Saturday, November 8, 2025

Full Hugging Face with Python syllabus only covering Python parts that are directly relevant to Hugging Face usage (so no generic Python basics, since you’ll cover those separately).

Hugging Face with Python – Full Hands-On Syllabus


Section 1 – Introduction & Setup

Goal: Understand Hugging Face ecosystem, install and set up environment.

  1. What is Hugging Face?

    • Transformers library

    • Datasets library

    • Tokenizers library

    • Model Hub

    • Spaces

  2. Installation & Environment Setup

    • Installing transformers, datasets, huggingface_hub, evaluate

    • Python virtual environments (venv, conda) for HF projects

    • Setting up a free Hugging Face account and API token

  3. First Hands-on: Load a pre-trained model and tokenizer.

    from transformers import pipeline
    classifier = pipeline("sentiment-analysis")
    print(classifier("Hugging Face is awesome!"))
    

Mini Project:
Sentiment Analyzer – User enters text, script returns positive/negative with confidence score.


Section 2 – Transformers Fundamentals

Goal: Learn model loading, tokenization, pipelines, and inference.

  1. Pre-trained Models & Pipelines

    • Text classification

    • Named Entity Recognition (NER)

    • Question Answering

    • Text Generation

  2. Tokenizer Basics

    • Tokenization process (subword, wordpiece, BPE)

    • Encoding and decoding text

    • Padding, truncation, attention masks

  3. Hands-on Exercises:

    • Load different models from transformers

    • Tokenize custom text and see token IDs

    • Decode token IDs back to text

Mini Project:
Custom NER Tool – Extract names, locations, and organizations from text.


Section 3 – Working with Hugging Face Datasets

Goal: Learn to load, explore, preprocess, and split datasets.

  1. Datasets Basics

    • Loading built-in datasets (IMDB, SQuAD, etc.)

    • Loading CSV/JSON from local or URL

    • Dataset structure: features, splits, metadata

  2. Data Processing

    • Filtering, mapping, and formatting datasets

    • Tokenizing entire datasets efficiently (map with batched processing)

    • Train/validation/test split

  3. Hands-on:

    • Load IMDB reviews dataset

    • Preprocess for classification task

Mini Project:
Text Cleaner & Preprocessor – Load dataset, clean text, tokenize, and prepare for model training.
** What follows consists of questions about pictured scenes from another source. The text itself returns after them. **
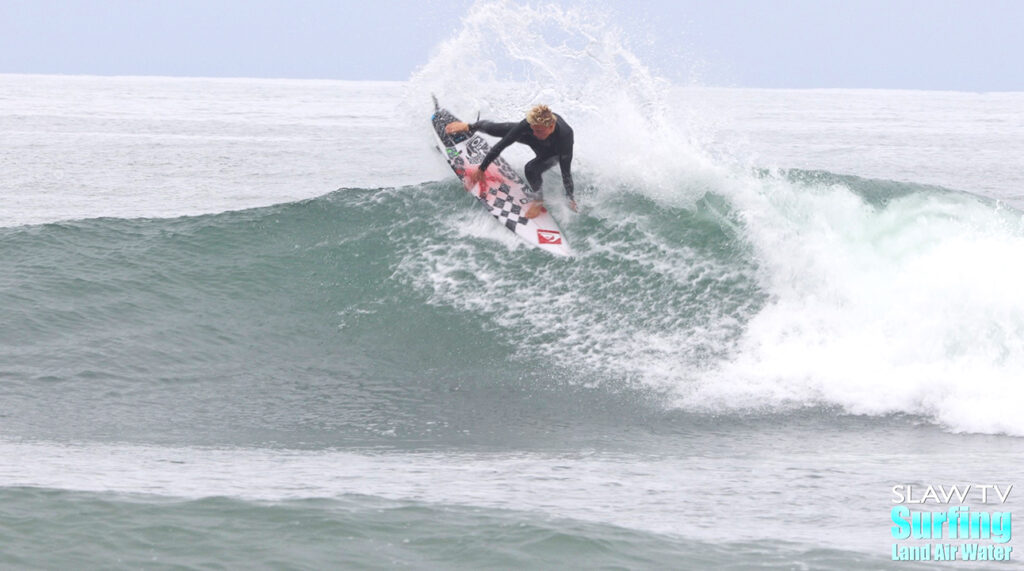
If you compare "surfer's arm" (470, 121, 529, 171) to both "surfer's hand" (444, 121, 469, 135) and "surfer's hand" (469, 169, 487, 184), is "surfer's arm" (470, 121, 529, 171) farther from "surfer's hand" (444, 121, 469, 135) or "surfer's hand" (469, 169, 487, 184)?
"surfer's hand" (444, 121, 469, 135)

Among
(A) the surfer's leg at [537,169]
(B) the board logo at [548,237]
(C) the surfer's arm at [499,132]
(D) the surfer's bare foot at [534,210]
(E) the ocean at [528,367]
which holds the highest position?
(C) the surfer's arm at [499,132]

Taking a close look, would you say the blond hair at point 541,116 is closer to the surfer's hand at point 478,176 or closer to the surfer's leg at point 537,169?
the surfer's leg at point 537,169

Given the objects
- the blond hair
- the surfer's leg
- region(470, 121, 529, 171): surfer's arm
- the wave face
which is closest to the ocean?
the wave face

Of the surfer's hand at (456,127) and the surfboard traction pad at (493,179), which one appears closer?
the surfboard traction pad at (493,179)

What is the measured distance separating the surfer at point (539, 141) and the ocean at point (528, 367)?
0.48 m

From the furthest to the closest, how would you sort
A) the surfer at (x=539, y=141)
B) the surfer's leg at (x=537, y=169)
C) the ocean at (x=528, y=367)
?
the surfer's leg at (x=537, y=169)
the surfer at (x=539, y=141)
the ocean at (x=528, y=367)

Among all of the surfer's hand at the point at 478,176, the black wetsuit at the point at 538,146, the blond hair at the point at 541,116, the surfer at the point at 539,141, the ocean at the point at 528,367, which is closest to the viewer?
the ocean at the point at 528,367

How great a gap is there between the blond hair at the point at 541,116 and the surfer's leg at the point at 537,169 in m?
0.66

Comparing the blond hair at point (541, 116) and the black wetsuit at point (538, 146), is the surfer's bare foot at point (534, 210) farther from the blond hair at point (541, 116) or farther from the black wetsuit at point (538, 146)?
the blond hair at point (541, 116)

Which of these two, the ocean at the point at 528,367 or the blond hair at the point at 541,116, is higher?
the blond hair at the point at 541,116

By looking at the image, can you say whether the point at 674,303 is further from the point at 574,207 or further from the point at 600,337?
the point at 574,207

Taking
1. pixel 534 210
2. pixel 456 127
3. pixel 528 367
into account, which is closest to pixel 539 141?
pixel 534 210

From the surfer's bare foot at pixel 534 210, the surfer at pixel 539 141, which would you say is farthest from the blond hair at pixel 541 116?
the surfer's bare foot at pixel 534 210

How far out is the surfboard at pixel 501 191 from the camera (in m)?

Section 4 – Fine-tuning Pre-trained Models

Goal: Learn to train and fine-tune models for custom tasks.

  1. Training Setup

    • Understanding AutoModelForSequenceClassification

    • Trainer API basics

    • TrainingArguments configuration

  2. Fine-tuning Steps

    • Load dataset → Tokenize → Model definition → Trainer → Train

    • Saving and loading fine-tuned models

  3. Hands-on:

    • Fine-tune BERT for sentiment classification

    • Evaluate using evaluate library

Mini Project:
Movie Review Sentiment Classifier – Fine-tune BERT on IMDB dataset.


Section 5 – Advanced Fine-tuning & Customization

Goal: Handle larger models, optimize training, and customize architectures.

  1. Training Optimization

    • Mixed precision training

    • Gradient accumulation

    • Data collators for dynamic padding

  2. Custom Models

    • Modify architecture layers

    • Use AutoModel for non-classification tasks

  3. Saving & Sharing Models

    • Push to Hugging Face Hub with API token

    • Load directly from Hub in another project

Mini Project:
Custom Toxic Comment Detector – Fine-tune DistilBERT with additional custom classification layers.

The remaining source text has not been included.